Durante su exposición, Scattiza sostuvo que la ley se superpone con la Ley 25.688 de Régimen de Gestión Ambiental de Aguas, sancionada en 2002, que ya contemplaba la protección integral del recurso hídrico, incluyendo glaciares, bajo un enfoque de cuencas. En ese sentido, remarcó que son las provincias las titulares del dominio del agua y, por lo tanto, las responsables de su administración, investigación y uso sostenible.
El especialista consideró que, en su formulación original, la ley de glaciares no contó con suficiente sustento técnico ni con un inventario completo que permitiera dimensionar adecuadamente los sistemas glaciarios del país. “Se definió en parte a ciegas”, señaló, al tiempo que destacó la diversidad geográfica de la Argentina, con condiciones muy disímiles entre regiones como la Patagonia y el noroeste.
Uno de los ejes centrales apuntó al concepto de ambiente periglaciar, que la ley establece como área protegida. Según explicó, se trata de zonas difíciles de delimitar y altamente variables en el tiempo, especialmente en un contexto de cambio climático. Además, cuestionó la interpretación de estos ambientes como reguladores clave de los recursos hídricos.
En términos hidrogeológicos, Scattiza explicó que el permafrost —uno de los componentes del ambiente periglaciar— está compuesto por suelos o sedimentos congelados que, por sus características, no permiten la infiltración ni el almacenamiento de agua. “Desde el punto de vista hidrogeológico, se comporta como un acuífugo, es decir, lo opuesto a un acuífero”, indicó, al diferenciarlo de los sistemas que efectivamente regulan los flujos de agua subterránea.
Asimismo, el especialista citó estudios de largo plazo que indican que el aporte hídrico proveniente del deshielo glaciar sería limitado.

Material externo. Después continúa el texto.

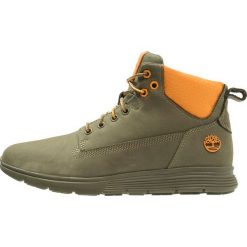 Timberland KILLINGTON CHUKKA Botki sznurowane sage/orange. Buty zimowe męskie marki Timberland. W wyprzedaży za 398.30 zł.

Según mencionó, tras más de dos décadas de mediciones, la reducción de masa glaciar se ubicaría entre el 10% y el 23%, con un aporte anual promedio cercano al 0,6% de la superficie perdida, gran parte de la cual se pierde por sublimación o evaporación.
En esa línea, sostuvo que el impacto potencial de proyectos productivos sobre los glaciares debe evaluarse caso por caso, mediante estudios ambientales específicos. “Un proyecto por sí mismo no es causal del derretimiento de un glaciar; intervienen múltiples factores”, afirmó.
Scattiza también puso en perspectiva la escala del fenómeno al señalar que, solo en la región de los Andes centrales —particularmente en provincias como Mendoza y San Juan— existen cerca de 8.700 glaciares, muchos de ellos de dimensiones reducidas. En ese contexto, consideró que la incidencia de proyectos mineros sobre estos cuerpos de hielo sería, en términos generales, acotada.
Scatizza planteó que el debate no debe plantearse en términos de oposición entre desarrollo y ambiente, sino como una integración de ambos. “El desafío no es agua o minería, sino agua con minería, agua con industria y con otras actividades productivas”, expresó, al remarcar el rol de la tecnología y la gestión eficiente para garantizar un desarrollo sostenible.
En el cierre remarcó que sólo los estudios ambientales específicos por proyectos pueden evaluar y definir si son o no críticos por una sociedad y las futuras generaciones, siendo las provincias quienes deben tener el compromiso de conocer sus recursos y, a partir de ello, generar un uso eficiente y sostenible con la sociedad.
"Esto un poco me recuerda también hace diez, quince años, cuando algo parecido se deliberaba con respecto a Vaca Muerta y lo que implicaba el fracking y el petróleo. Por suerte, pasaron quince años, hoy Argentina tiene un futuro prometedor, y acá el tema no es agua o minería, sino es agua con minería, agua con industrias, agua con un montón de actividades, lo cual nos va a permitir, gracias a esas actividades, poder tener más agua, tecnología, y crecer, tener un país que nos dé un futuro mucho mejor al actual", concluyó Scatizza.
La audiencia pública forma parte del proceso de revisión de la normativa, en un contexto donde distintos sectores buscan actualizar los marcos regulatorios para compatibilizar la protección ambiental con el desarrollo de actividades estratégicas como la minería.